Revista Philomatica

sexta-feira, 17 de agosto de 2018

Você se arrepende de quê?


A justiça e a honestidade pairam sobre a Terra. Ao menos, sobre nosso torrão tupiniquim, haja vista a proximidade das eleições. Índices sociais e educacionais são edulcorados e se o gringo daqui se aproximar há de crer que somos uma Finlândia perdida nos trópicos. Vá lá: deixemos a canalha de lado. O que me vem ao espírito enquanto deito estas garatujas sobre a folha – que, de fato, não é folha, mas tornou-se hábito isto dizer do espaço em branco sobre a tela -, foi-me suscitado por um pequeno texto, bastante pessoal, de um amigo. Nele, meu amigo discorre sobre uma questão que lhe fora feita: se ele se arrependera de algo na vida. Para este meu amigo, o arrependimento foi ter ignorado uma luz que vira aos 20 anos, quando lera a regra de São Bento – Ora et Labora.
Meu amigo acredita que ao ignorar tal chamado perdeu a oportunidade de, no silêncio e no anonimato, galgar certa espiritualidade que, para além de algum estudo, lhe permitisse o exercício da contemplação silenciosa por meio da qual pudesse adentrar o mistério e o sentido das coisas (palavras dele, que transcrevo de modo parafrástico). O desejo arrependido de meu amigo implica o abandono das vaidades mundanas, sejam elas pessoais ou profissionais. Algo que não só a filosofia nos ajudaria entender, mas sobretudo a religião. Ainda que esta última tenha sido vilipendiada em demasia em nossos dias, que leitor não faria uma meia volta até os célebres versos do Eclesiastes, nos quais o pregador discorre sobre as vaidades: “Que proveito tem o homem, de todo o seu trabalho, que faz debaixo do sol?”

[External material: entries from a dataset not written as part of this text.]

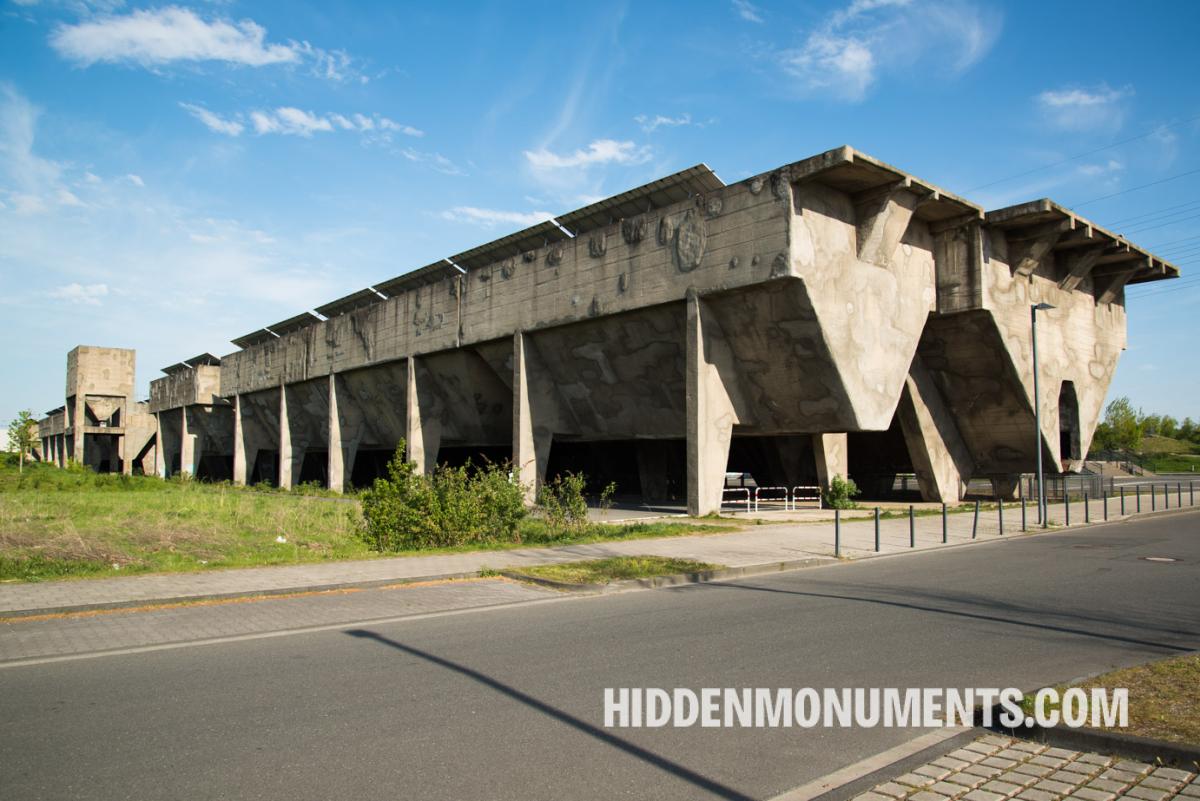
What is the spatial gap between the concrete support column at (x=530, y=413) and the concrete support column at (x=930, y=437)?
14015 mm

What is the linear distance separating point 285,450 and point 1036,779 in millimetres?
54626

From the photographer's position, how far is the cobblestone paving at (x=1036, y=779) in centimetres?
396

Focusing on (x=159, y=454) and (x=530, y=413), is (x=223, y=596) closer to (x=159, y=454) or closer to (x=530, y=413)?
(x=530, y=413)

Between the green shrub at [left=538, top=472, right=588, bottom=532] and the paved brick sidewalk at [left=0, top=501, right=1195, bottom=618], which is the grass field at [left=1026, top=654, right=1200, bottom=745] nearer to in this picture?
the paved brick sidewalk at [left=0, top=501, right=1195, bottom=618]

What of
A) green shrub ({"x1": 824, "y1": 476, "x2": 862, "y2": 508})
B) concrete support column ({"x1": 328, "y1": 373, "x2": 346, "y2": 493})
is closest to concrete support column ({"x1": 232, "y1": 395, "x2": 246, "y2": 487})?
concrete support column ({"x1": 328, "y1": 373, "x2": 346, "y2": 493})

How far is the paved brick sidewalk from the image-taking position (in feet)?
33.4

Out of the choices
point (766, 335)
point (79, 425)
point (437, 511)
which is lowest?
point (437, 511)

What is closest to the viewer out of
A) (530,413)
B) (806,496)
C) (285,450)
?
(530,413)

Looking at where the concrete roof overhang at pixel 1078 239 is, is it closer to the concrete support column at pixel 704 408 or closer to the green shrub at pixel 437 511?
the concrete support column at pixel 704 408

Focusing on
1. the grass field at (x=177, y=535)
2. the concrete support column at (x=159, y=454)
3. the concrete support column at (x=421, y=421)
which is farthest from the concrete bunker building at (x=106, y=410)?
the grass field at (x=177, y=535)

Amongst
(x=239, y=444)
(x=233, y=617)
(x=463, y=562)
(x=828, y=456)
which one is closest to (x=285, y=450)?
(x=239, y=444)

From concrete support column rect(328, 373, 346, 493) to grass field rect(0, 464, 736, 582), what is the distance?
64.2ft

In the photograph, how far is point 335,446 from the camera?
156 ft

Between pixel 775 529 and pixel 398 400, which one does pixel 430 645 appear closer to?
pixel 775 529
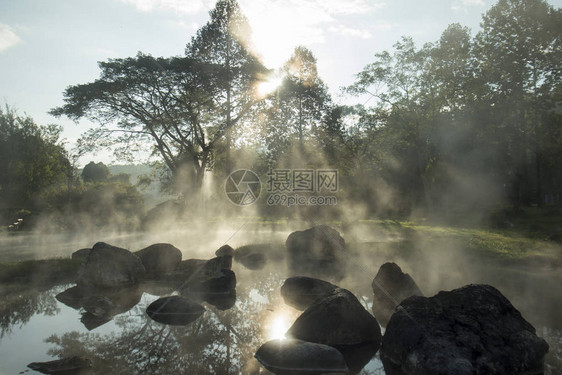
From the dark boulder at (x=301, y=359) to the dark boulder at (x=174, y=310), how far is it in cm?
305

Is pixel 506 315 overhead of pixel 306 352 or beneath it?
overhead

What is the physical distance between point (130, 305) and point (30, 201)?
116 feet

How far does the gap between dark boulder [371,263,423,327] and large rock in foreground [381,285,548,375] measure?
2.81 m

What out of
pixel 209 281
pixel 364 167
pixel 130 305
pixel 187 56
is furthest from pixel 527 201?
pixel 130 305

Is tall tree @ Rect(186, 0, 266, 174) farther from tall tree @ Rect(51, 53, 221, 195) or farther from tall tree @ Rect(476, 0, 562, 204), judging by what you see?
tall tree @ Rect(476, 0, 562, 204)

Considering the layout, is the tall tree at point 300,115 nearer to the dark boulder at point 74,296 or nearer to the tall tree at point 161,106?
the tall tree at point 161,106

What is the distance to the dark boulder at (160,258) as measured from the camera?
550 inches

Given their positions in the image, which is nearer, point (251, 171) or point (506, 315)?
point (506, 315)

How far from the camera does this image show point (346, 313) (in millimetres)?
7602

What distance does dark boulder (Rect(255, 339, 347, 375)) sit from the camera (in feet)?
20.2

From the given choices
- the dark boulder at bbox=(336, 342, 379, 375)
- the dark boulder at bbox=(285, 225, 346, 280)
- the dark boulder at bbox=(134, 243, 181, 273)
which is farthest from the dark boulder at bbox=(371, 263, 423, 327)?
the dark boulder at bbox=(134, 243, 181, 273)

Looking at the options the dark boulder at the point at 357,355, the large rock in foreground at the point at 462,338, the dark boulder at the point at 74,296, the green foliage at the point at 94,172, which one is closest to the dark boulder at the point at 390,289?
the dark boulder at the point at 357,355

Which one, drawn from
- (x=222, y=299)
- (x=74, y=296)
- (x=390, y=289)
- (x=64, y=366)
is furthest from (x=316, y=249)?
(x=64, y=366)

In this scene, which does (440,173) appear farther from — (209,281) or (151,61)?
(209,281)
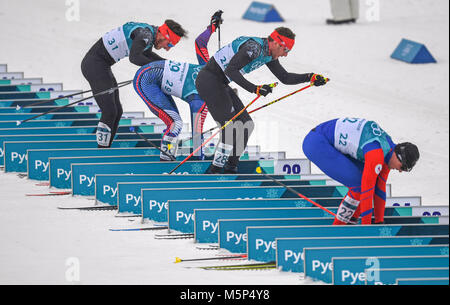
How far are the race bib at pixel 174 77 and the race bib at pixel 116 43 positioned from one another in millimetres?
519

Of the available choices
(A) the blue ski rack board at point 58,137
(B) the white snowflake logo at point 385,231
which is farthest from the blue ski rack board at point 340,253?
(A) the blue ski rack board at point 58,137

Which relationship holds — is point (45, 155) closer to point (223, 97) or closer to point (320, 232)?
point (223, 97)

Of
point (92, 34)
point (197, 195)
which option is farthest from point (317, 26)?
point (197, 195)

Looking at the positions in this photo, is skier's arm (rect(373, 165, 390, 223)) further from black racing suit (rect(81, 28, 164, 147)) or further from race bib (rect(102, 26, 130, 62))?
race bib (rect(102, 26, 130, 62))

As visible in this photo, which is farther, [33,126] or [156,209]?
[33,126]

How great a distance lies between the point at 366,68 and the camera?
17.0m

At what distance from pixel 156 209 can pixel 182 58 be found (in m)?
8.47

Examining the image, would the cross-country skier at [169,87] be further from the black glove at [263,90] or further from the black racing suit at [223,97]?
the black glove at [263,90]

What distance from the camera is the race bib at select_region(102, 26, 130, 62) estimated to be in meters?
9.41

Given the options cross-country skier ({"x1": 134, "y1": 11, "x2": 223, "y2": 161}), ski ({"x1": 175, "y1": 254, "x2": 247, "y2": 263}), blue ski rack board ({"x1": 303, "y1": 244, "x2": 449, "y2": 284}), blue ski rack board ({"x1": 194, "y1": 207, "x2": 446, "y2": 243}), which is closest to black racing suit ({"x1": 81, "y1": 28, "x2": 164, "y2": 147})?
cross-country skier ({"x1": 134, "y1": 11, "x2": 223, "y2": 161})

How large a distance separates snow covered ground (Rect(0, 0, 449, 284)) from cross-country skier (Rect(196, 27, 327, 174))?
1.17 metres
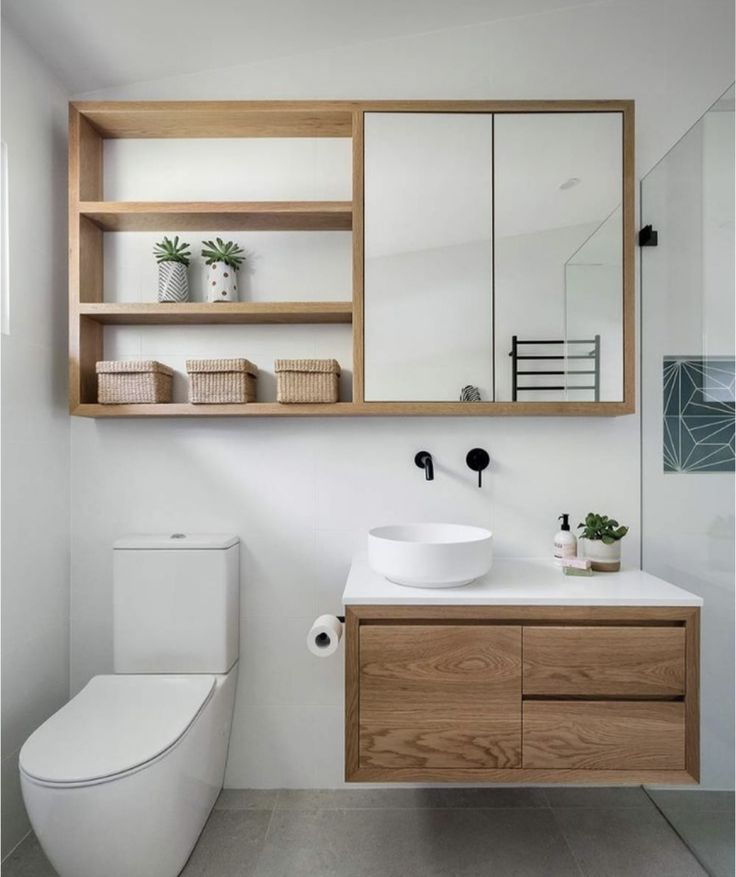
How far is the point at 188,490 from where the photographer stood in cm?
209

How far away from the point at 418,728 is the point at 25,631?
48.7 inches

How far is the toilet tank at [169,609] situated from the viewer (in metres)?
1.89

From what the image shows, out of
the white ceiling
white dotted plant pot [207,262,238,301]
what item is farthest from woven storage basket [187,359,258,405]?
the white ceiling

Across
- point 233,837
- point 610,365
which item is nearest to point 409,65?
point 610,365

O mundo moderno nos aponta uma felicidade medida através da hierarquia (nas universidades os títulos são sintomáticos medidores da fogueira das vaidades) e do ruído. A contemplação silenciosa sonhada por meu amigo figura-se algo medieval, típica de claustros e monastérios, se comparada a este nosso mundo ruidoso, em que os discursos são analisados em exaustão, estripados em suas palavras, em se fala muito e pensa-se pouco, muito pouco.

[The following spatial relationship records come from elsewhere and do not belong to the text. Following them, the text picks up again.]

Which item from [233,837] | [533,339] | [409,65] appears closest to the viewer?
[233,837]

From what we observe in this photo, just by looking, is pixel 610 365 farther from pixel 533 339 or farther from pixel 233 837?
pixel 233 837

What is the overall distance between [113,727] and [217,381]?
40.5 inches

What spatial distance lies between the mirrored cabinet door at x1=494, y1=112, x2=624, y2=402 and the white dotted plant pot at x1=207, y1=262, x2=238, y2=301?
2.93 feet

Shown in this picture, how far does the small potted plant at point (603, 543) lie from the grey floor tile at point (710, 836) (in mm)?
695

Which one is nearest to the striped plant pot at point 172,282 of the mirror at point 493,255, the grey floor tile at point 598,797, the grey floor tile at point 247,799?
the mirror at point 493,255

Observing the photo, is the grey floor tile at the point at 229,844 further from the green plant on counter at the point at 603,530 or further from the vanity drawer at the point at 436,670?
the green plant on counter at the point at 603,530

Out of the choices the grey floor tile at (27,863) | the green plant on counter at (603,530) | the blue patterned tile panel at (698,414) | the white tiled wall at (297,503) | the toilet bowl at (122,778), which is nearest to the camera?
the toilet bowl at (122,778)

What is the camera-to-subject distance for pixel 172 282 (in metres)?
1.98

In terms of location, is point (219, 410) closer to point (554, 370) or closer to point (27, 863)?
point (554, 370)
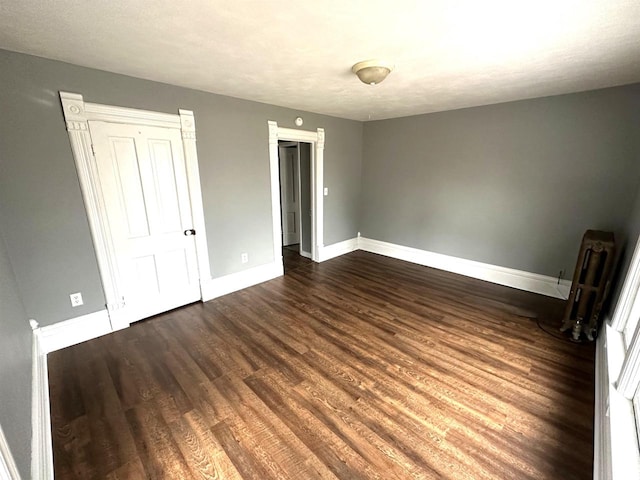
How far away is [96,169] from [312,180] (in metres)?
2.85

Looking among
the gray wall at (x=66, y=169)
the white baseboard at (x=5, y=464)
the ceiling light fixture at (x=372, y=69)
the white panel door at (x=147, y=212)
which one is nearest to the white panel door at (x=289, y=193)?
the gray wall at (x=66, y=169)

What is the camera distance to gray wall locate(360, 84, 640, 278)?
114 inches

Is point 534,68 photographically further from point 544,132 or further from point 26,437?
point 26,437

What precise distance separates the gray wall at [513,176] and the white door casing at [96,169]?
3254mm

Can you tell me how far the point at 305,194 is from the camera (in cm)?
501

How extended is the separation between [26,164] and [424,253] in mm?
4932

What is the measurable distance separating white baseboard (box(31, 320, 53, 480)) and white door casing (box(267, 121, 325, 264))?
2638 millimetres

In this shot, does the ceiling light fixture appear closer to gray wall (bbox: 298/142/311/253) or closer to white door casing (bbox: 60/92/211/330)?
white door casing (bbox: 60/92/211/330)

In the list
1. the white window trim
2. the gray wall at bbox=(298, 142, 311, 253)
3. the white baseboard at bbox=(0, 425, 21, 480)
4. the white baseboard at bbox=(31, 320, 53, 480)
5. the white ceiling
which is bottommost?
the white baseboard at bbox=(31, 320, 53, 480)

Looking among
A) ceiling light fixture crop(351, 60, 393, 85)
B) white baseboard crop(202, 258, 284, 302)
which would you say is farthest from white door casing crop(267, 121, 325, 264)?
ceiling light fixture crop(351, 60, 393, 85)

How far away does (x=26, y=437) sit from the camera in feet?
4.36

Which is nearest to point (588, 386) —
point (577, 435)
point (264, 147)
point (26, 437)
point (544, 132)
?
point (577, 435)

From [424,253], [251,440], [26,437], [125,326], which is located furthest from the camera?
[424,253]

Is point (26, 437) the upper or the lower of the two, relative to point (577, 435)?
upper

Em nossos dias a solidão tem sido levada à condição de abandono, por isso renegada. A sociedade cria artimanhas para subtrair as almas dos eremitérios pessoais e espirituais: o casamento e a procriação tem sido sinônimo de convivência, mas também de convivialidade, de modo que desde pequenos somos condicionados não só a raciocínios especiosos e vazios, mas sobretudo a vivermos sobre o crivo de poderes repressivos e disciplinados. Explico-me: a convivência, o estar junto, por mais salutar que seja, não é algo unilateral, haja vista que até mesmo o escudo de Aquiles, que Homero descreve um dos lados com maestria, do outro, certamente havia rústicas enarmas para que o guerreiro pudesse sustentá-lo. E é de se crer que as enarmas pressionassem seus dedos.

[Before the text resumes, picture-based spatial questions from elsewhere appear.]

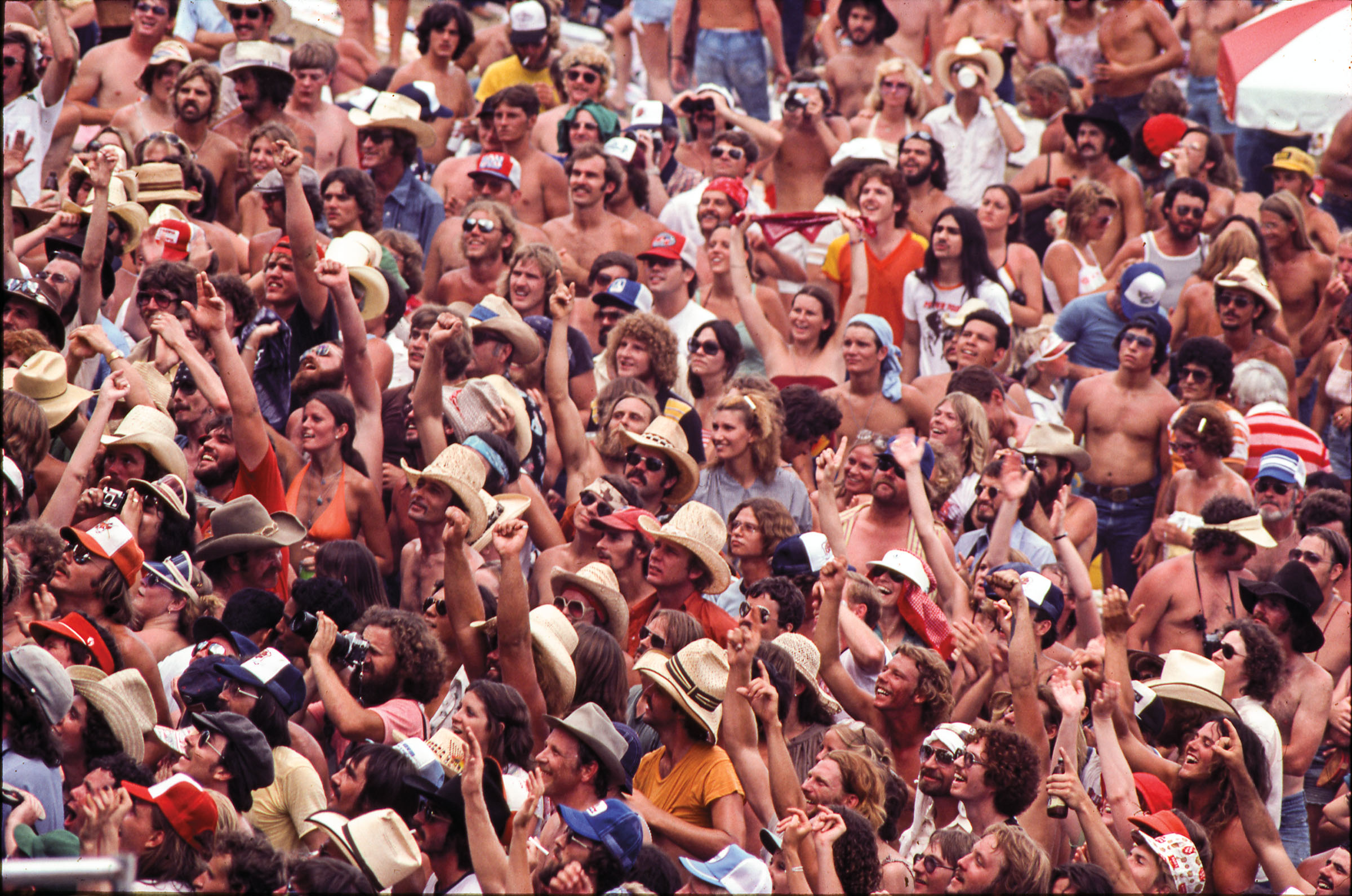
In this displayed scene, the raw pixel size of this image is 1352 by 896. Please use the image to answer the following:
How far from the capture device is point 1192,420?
31.5 ft

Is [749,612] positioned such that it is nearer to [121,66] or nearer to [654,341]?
[654,341]

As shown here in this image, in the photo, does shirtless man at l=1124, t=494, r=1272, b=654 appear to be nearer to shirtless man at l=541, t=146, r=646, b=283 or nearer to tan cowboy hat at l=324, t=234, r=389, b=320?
shirtless man at l=541, t=146, r=646, b=283

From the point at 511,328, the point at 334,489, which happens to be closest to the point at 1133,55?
the point at 511,328

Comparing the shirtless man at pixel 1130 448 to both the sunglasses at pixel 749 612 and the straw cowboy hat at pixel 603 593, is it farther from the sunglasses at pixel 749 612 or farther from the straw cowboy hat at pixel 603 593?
the straw cowboy hat at pixel 603 593

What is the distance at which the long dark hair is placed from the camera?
25.1 ft

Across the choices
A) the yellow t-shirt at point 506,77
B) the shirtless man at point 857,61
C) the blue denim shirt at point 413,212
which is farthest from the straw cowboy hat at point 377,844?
the shirtless man at point 857,61

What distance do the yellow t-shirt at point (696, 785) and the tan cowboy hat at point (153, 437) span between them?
7.73ft

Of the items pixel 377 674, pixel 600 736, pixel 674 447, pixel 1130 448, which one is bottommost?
pixel 1130 448

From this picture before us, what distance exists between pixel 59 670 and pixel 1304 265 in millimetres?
9258

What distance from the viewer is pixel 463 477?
7.39 meters

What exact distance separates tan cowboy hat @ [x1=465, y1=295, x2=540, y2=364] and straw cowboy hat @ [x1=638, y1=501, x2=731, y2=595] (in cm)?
159

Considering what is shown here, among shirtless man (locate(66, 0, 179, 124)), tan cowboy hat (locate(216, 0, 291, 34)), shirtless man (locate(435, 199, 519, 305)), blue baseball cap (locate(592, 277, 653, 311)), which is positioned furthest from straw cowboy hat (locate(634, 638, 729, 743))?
tan cowboy hat (locate(216, 0, 291, 34))

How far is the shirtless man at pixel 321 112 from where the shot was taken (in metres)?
11.2

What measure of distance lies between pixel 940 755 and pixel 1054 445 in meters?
3.50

Conviver nada mais é que a constatação de que somos dois, uma vez que diante do outro nossa consciência nos olha de fora e nos avalia o tempo todo, de modo que nos constituímos enquanto ser em presença física e em virtualidade - por mais que essa palavra pareça deslocada. Assim, a solidão é a condição sine qua non de – e para – a existência do homem no mundo, jamais um abandono. É na solidão que podemos – e somos – nós mesmos! É na solidão que podemos nos expandir, crescer! Na solidão não temos os a vigilância de outros sobre nós, portanto, deixamos de sofrer com o poder repressivo e, isto sim, é salutar! Também não partilhamos do poder disciplinar, aquele em que nós mesmos nos punimos, às vezes, na tentativa de sermos aceitos e de compartilharmos de igual para igual da convivência.
Por fim, a solidão que nos leva ao autoconhecimento, à descoberta de nós mesmos, de modo a podermos suportar o outro sem, talvez, sufocá-lo, ou nos deixarmos sufocar neste mundo de prosas e versos em demasia!